本文抜粋
確かはじめて知ったのは雑誌『meets reajional』だったろうか。大阪のブックカフェと言ったらここである。「Itohen Books Gallery Coffee」(以下、いとへん)。
まとめ
時間のない方のためにまとめです。
- 品揃え:アート本。雑貨も少々。メニューも美味しいものばかり。
- 雰囲気:上品で素敵なハイソサエティな雰囲気。
- 立地:中崎町駅から徒歩10分程度
Tel:06-6292-2812
Fax:06-6292-2789
E-mail:ito_hen@skky.info
open 12:00-19:00(展覧会最終日は18時まで) 月・火曜 定休日
URL:http://skky.info/itohen/news/index.html
Twitter:https://twitter.com/skky_itohen
Facebook:https://www.facebook.com/itohenskky
アクセスが悪いのに有名店
正直言っていとへんのアクセスは悪い。どこの駅からも10分程度かかるし繁華街の中というわけでもない。それでも有名店なのだ。確かに外から見ると佇まいは素敵だが、その理由はなぜなのかそれだけではわからない。さっそく中に入って取材を開始しよう。
レイアウト
全体の形は広めの長方形といったところか。左下の角が入口で右奥に広がっていくイメージだ。
中に入るとまず目に付くのが奥にある展示場所だ。ギャラリー専門の空間と同じように真っ白い壁に囲まれている。作品が映えるような空間である。
手前がカフェと本屋スペースとなっており入ってすぐ左手にレジ。右手はソファで道路沿いにあたる窓に面しているのでとても気持ちいい。ここを囲むように本と雑貨があり、右奥の席とは低い棚で仕切られている。ソファ空間の隣、ちょうど店舗の中央にあたる位置に大きめの長テーブルだ。この席も囲われるように壁沿いに面陳棚とボックス棚、仕切りのボックス棚がある。

記録抜粋

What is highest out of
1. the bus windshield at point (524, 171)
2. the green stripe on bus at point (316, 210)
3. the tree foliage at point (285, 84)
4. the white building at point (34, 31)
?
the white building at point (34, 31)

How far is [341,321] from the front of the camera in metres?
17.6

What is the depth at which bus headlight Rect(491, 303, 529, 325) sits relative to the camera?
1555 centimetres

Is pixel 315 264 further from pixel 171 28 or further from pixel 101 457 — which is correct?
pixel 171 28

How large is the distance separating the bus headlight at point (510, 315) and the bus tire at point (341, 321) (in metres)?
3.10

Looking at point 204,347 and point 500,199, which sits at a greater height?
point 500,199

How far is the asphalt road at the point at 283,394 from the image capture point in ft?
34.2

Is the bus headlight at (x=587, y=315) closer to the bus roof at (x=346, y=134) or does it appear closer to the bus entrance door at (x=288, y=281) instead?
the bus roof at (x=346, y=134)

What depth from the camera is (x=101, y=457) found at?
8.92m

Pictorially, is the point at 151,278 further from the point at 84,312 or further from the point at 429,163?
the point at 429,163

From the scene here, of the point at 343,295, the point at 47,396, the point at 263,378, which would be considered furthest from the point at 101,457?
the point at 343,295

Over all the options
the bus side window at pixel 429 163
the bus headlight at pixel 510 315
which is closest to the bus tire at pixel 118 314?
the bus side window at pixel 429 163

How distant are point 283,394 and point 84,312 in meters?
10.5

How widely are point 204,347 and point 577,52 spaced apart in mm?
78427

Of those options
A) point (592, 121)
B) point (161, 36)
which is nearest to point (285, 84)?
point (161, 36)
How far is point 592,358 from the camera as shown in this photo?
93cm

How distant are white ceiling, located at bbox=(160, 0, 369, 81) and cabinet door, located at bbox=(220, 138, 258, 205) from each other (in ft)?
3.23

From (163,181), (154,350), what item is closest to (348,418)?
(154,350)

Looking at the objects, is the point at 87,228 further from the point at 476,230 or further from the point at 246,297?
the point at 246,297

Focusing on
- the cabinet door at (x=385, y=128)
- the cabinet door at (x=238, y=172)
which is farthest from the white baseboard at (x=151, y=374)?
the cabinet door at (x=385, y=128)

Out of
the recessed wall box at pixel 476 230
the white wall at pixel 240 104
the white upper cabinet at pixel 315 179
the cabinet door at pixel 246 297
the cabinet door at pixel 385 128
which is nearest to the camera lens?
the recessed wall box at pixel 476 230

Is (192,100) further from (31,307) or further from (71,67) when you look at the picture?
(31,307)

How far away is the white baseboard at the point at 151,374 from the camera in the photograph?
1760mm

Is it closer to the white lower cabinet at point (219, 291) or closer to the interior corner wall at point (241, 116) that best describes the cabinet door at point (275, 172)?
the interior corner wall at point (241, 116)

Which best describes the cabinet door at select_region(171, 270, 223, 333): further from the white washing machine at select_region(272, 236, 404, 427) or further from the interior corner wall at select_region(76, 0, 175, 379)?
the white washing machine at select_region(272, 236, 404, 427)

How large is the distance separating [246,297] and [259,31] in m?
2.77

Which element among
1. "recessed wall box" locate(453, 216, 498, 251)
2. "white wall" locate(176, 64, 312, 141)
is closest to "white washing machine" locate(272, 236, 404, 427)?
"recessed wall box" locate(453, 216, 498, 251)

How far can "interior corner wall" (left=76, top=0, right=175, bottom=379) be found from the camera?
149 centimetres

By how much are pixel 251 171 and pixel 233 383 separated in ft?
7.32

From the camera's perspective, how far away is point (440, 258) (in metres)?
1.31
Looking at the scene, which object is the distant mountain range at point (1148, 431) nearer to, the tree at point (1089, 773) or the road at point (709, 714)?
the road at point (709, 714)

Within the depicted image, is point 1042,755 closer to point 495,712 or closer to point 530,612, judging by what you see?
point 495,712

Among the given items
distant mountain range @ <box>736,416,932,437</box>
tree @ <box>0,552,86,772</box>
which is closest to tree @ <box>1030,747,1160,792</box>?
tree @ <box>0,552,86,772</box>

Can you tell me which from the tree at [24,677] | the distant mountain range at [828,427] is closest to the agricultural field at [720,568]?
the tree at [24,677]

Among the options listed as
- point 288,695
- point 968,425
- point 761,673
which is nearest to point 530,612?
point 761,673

課題 1
いとへんの紹介文によれば、いとへんのアクセスが悪いとされるのはなぜですか。その理由を一、二文で説明してください。
課題 2
記録から、文字列"washing"を含む行をすべて拾い出してください。大文字と小文字は区別するものとします。

解答 1
どこの駅からも徒歩10分程度かかるうえ、繁華街の中にあるわけでもないからです。

解答 2
Which best describes the cabinet door at select_region(171, 270, 223, 333): further from the white washing machine at select_region(272, 236, 404, 427) or further from the interior corner wall at select_region(76, 0, 175, 379)?
the white washing machine at select_region(272, 236, 404, 427)
is closest to "white washing machine" locate(272, 236, 404, 427)?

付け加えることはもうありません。